Constraining assumptions of concentrated solar plant

Given the general location of California this study will set its hypothetical solar plant, for precision’s sake, outside the city of Barstow, in the county of San Bernardino. Hence, the plant will be affected by its typical weather of 102°F in the summer, receiving 281 days of sun, and 22 days of precipitation, with annual rainfall of 5 inches.

To determine the value of the land per acre we did the following research. In a ground known as the Mojave Desert Land Trust land prices ranges from $500 [10] to $1,522 [11] per acre depending on the government subsidy. Outside the realm of nature preservation the land prices begin to increase steadily. A survey of available land in Barstow reveals prices of $900 per acre in more rural areas [12] compared to $2,163 [13] and $4,225 [14] per acre closer to the city center of Barstow. Given the requirements of our project we took the average of the three that best meet our land qualities: $500, $900, and $1,522, establishing a cost of $974 per acre.

When it came to defining the lifespan of the plant we found many studies citing a theoretical lifespan ranging from 20 to 30 years. Sean Gallagher, Vice President of Market Strategy & Regulatory Affairs at Tessera Solar, provided a way to think of things more concretely for the sake of our study: the lifetime of a dish Stirling engine is 100,000 hours of run time. Now, given that our dishes will run 12 hours a day we get 100,000/12 = 8,333.33 days of lifetime or 22.83 years. For simplicity’s sake and the potential of downtime due to maintenance in the lifetime of the dishes, we set a lifespan of 23 years.

Similarly, over the lifetime of the farm certain routine maintenance would have to be performed. These include a complete washing of the reflective mirrors of each engine eight times a year, as well as engine maintenance once every two years. However, for calculations’ sake Sean Gallagher provided another way of determining the costs by calculating maintenance on a kilowatts per hour basis. This is done by defining the amount of grid-ready kilowatt-hours a dish generates in a year and by establishing a cost per kilowatt-hour of electricity generated. This logic shows that the cost of maintenance per kilowatt-hour of electricity generated is less than 2 cents, our case study assumes a cost of 1.8¢ per kilowatt-hour.

Next we define the sale price of energy produced with this technology. Several studies, including Black and Goodward, have quoted a sale price between 6¢ and 8¢ per kilowatt-hour [15], and given that this conservative range is outpaced during peak demand where many areas of California reach 11.33¢ per kilowatt-hour, this study will set the sale price at 8¢.

Finally, we set the initial rate of return (IRR). Given that there are no major doubts related to this technology as it has been tested and proven reliable, but also given that this is quite a large installation and certain speculation remains, as sustained by Leitner, regarding the viability of the project, hence we set an IRR of 20% to help dissuade any doubts of technology risk and help us acquire the necessary level of capital.

Setting a benchmark and formulating pricing assumptions

We will use conventional energy as a benchmark when analyzing both models’ benefits and costs. According to the Energy Information Administration (EIA) data from 2009, the average American household consumes 936 kilowatt hours of electricity per month at an average retail price of 10.65¢ per kilowatt hour. This implies that average household consumes $99.70 worth of electricity a month. However, given the specific geographic locality of California, the average household spends $139.56 in electricity a month. Helping to put this into context, the EIA states that the United States produces 4,156,745 (thousand) Megawatt hours (MWh) per year of which 48.5% comes from coal, 21.6% from natural gas, 19.4% from nuclear, 5.8% from hydroelectric sources, 1.6% from oil and 3.1% from others, such as solar and wind energy [16].

Rows
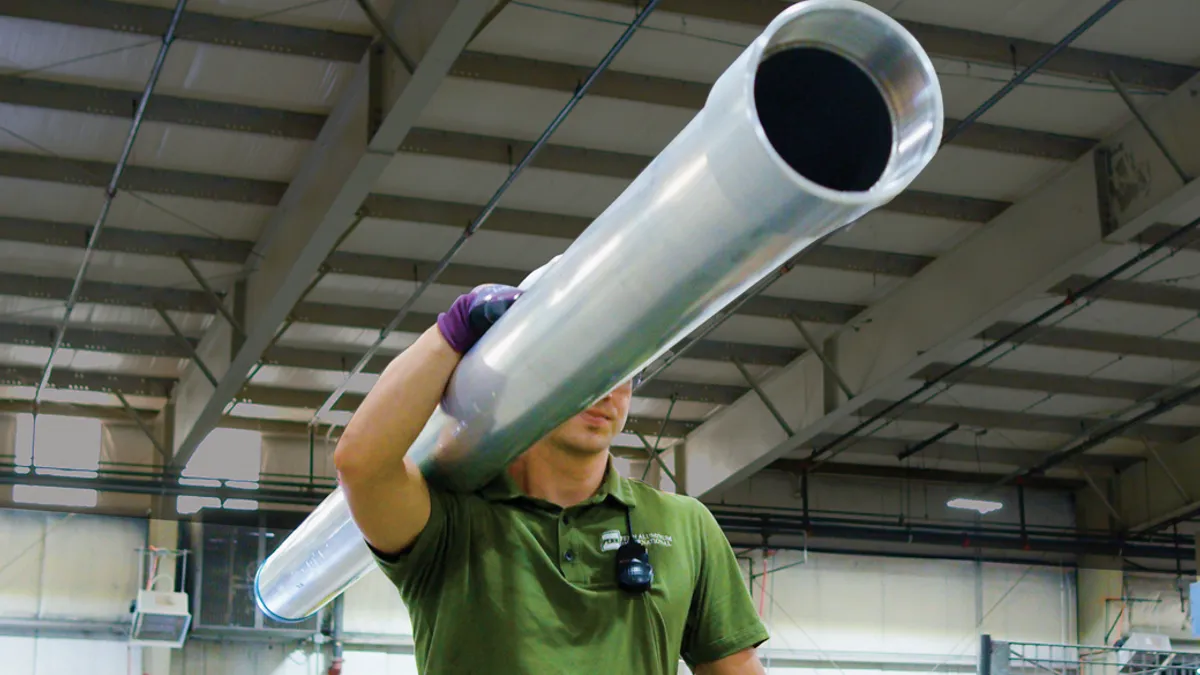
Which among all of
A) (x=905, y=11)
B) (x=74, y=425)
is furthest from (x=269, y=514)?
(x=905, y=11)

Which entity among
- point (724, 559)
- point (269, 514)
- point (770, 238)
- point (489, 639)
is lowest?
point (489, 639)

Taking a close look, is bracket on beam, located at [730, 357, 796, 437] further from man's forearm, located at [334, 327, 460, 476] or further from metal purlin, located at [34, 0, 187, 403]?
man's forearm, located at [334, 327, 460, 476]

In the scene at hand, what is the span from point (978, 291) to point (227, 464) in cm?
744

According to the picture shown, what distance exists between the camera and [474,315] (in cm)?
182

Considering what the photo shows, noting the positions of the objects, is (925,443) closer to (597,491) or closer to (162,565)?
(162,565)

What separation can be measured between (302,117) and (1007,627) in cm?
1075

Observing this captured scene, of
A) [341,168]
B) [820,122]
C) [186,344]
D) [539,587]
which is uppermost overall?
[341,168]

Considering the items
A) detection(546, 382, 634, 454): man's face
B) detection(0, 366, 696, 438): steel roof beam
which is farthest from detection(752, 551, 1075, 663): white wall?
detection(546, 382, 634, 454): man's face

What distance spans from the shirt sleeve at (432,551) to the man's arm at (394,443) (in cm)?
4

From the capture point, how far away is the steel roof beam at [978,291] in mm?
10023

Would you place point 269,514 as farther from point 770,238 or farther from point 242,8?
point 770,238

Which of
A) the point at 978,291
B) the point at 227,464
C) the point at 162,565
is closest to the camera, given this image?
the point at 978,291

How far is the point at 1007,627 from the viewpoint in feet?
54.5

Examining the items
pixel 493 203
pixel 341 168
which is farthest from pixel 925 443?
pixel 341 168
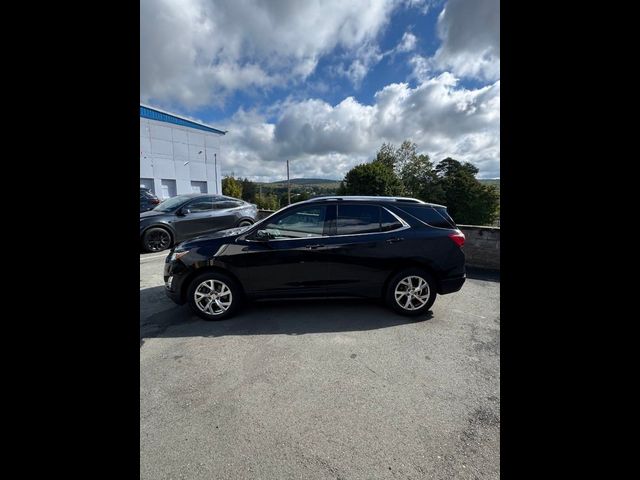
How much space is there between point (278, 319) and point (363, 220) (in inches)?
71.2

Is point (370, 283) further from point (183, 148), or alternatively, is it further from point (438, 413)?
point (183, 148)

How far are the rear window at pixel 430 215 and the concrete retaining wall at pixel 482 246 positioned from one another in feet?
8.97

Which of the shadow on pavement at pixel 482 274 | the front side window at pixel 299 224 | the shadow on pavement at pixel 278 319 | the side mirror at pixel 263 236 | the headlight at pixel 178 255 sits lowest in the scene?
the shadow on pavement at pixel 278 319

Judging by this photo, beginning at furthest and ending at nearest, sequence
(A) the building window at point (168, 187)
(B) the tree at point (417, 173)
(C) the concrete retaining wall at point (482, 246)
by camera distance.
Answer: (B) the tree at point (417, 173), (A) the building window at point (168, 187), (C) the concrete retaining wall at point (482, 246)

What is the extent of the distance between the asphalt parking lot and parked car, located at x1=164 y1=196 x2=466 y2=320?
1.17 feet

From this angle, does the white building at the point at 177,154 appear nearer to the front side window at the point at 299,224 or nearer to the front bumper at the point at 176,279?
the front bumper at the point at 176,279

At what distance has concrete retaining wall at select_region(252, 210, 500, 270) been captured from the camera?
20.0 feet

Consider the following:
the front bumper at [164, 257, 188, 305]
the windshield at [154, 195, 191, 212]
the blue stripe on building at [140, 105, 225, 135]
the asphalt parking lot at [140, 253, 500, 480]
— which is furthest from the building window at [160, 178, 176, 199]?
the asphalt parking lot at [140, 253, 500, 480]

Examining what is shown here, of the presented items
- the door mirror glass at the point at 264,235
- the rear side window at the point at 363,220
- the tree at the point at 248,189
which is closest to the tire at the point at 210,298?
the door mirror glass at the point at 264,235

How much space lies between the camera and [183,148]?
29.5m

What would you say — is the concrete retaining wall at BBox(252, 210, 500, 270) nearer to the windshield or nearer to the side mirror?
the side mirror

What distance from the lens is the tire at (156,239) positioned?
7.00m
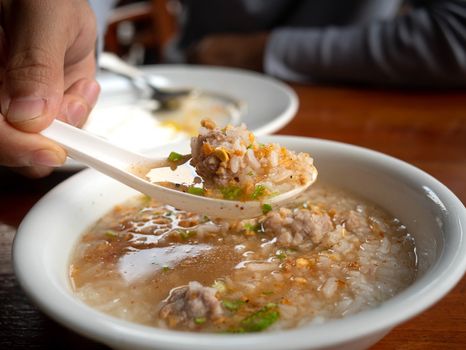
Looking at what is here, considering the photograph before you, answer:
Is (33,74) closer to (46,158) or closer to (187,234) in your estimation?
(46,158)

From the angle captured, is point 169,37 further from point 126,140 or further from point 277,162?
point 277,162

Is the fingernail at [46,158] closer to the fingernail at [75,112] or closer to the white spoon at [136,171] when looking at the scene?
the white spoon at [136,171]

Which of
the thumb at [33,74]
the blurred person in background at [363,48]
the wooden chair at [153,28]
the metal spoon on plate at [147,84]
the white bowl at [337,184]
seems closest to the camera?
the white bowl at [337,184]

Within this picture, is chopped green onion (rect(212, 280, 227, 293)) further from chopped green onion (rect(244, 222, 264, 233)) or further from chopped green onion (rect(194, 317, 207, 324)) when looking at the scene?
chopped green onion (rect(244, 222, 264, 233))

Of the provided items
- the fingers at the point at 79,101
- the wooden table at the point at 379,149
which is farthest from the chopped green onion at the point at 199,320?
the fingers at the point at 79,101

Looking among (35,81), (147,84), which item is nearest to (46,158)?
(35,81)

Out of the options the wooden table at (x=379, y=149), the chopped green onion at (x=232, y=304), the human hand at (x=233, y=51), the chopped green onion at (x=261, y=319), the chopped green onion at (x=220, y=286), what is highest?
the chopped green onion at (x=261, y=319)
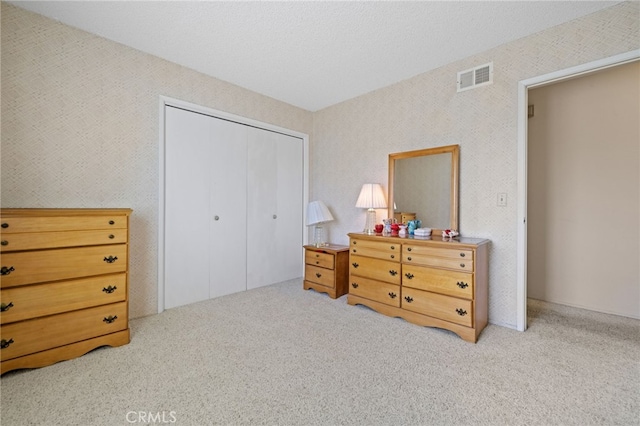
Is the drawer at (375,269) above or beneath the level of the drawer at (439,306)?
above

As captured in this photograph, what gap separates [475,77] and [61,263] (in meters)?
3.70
* * *
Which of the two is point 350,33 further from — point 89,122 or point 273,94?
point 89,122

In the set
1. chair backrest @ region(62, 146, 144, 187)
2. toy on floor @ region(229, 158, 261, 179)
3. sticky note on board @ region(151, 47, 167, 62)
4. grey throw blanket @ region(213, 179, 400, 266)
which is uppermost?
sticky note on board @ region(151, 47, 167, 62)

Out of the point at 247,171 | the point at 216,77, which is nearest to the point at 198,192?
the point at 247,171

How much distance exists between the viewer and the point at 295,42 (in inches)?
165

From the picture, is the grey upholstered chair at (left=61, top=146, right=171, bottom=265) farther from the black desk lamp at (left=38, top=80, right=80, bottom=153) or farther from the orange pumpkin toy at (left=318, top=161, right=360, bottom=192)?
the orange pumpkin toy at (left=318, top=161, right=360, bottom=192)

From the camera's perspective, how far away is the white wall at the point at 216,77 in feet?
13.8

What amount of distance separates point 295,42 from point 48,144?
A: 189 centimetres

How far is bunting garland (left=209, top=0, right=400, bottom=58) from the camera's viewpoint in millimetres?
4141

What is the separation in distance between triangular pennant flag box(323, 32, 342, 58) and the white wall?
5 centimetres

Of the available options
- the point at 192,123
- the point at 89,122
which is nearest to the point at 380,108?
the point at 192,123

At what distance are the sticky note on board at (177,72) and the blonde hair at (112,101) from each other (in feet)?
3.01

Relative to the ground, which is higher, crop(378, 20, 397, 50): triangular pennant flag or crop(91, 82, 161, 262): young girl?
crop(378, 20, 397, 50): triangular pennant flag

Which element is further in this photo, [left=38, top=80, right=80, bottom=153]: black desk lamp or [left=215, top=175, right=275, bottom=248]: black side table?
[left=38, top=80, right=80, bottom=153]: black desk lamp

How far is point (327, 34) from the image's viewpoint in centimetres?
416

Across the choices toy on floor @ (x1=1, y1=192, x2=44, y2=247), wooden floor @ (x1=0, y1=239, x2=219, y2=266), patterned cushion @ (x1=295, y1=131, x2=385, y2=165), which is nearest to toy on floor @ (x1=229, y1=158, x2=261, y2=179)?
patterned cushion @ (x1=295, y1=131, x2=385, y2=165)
* * *
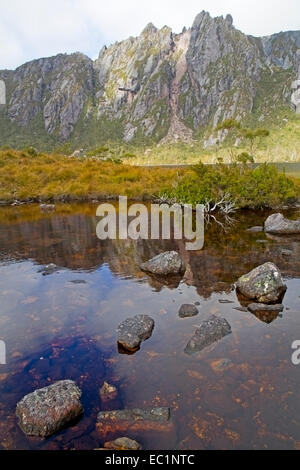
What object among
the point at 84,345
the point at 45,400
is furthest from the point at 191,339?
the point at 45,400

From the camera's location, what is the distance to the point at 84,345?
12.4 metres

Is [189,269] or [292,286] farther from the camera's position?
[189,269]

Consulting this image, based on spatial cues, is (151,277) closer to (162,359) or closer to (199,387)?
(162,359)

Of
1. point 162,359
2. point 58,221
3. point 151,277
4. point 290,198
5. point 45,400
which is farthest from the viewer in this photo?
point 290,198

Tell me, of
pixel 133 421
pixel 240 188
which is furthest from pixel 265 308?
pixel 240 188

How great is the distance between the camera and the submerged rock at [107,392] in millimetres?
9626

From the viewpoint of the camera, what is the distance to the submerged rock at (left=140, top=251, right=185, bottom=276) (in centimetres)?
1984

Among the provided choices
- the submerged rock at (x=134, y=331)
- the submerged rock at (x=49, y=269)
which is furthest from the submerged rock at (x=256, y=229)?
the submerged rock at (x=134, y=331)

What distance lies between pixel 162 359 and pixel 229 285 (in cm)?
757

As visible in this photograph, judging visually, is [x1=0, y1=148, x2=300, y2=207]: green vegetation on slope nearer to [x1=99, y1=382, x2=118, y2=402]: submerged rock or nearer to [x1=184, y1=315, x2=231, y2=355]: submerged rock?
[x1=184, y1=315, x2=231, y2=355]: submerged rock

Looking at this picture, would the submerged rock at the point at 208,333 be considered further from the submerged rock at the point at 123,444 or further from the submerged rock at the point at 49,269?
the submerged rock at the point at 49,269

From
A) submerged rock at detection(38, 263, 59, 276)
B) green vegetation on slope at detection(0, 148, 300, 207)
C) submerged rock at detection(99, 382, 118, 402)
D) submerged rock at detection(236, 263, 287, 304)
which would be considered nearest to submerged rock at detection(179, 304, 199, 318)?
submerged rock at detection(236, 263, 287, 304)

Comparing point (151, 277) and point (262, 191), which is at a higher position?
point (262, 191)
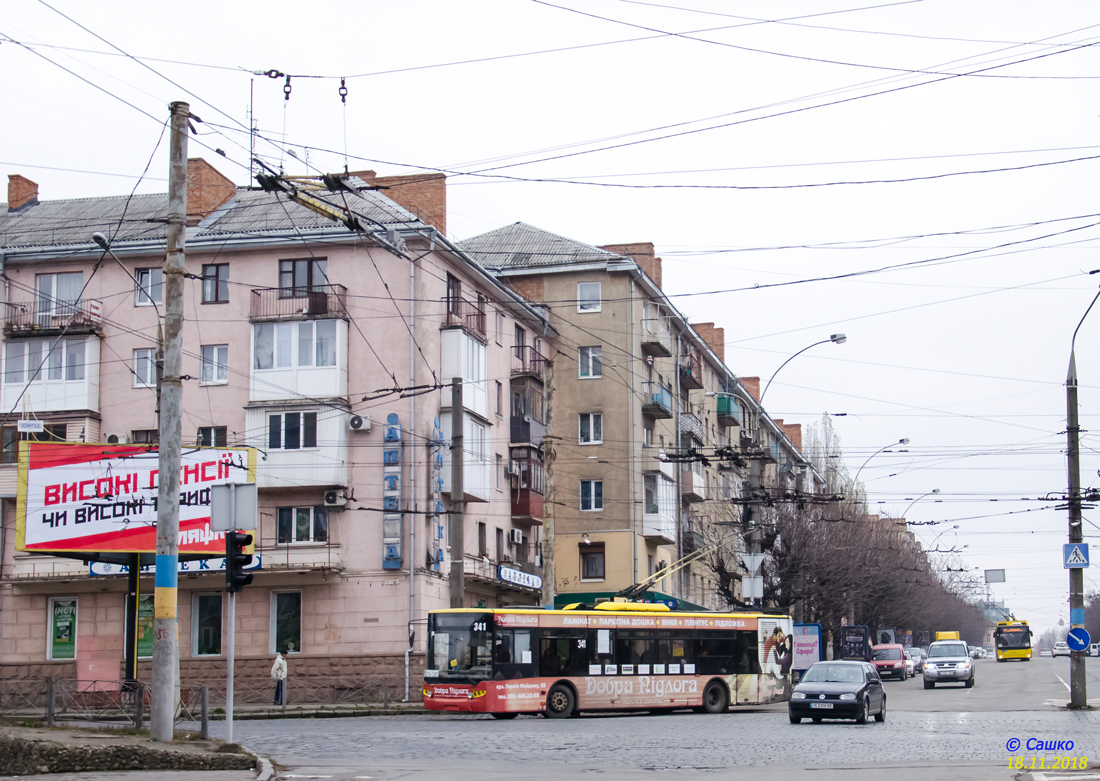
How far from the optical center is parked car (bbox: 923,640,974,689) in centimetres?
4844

Written request
Decide whether each statement agrees with the solar plant text above, answering yes or no and quoting the words of the text that settle it. 1. The study sets the plant's lifespan at 23 years. 2. The study sets the sale price of energy at 11.33¢ per kilowatt-hour. 3. The reflective mirrors of each engine are washed four times a year.

Response below
1. Yes: "we set a lifespan of 23 years."
2. No: "this study will set the sale price at 8¢."
3. No: "a complete washing of the reflective mirrors of each engine eight times a year"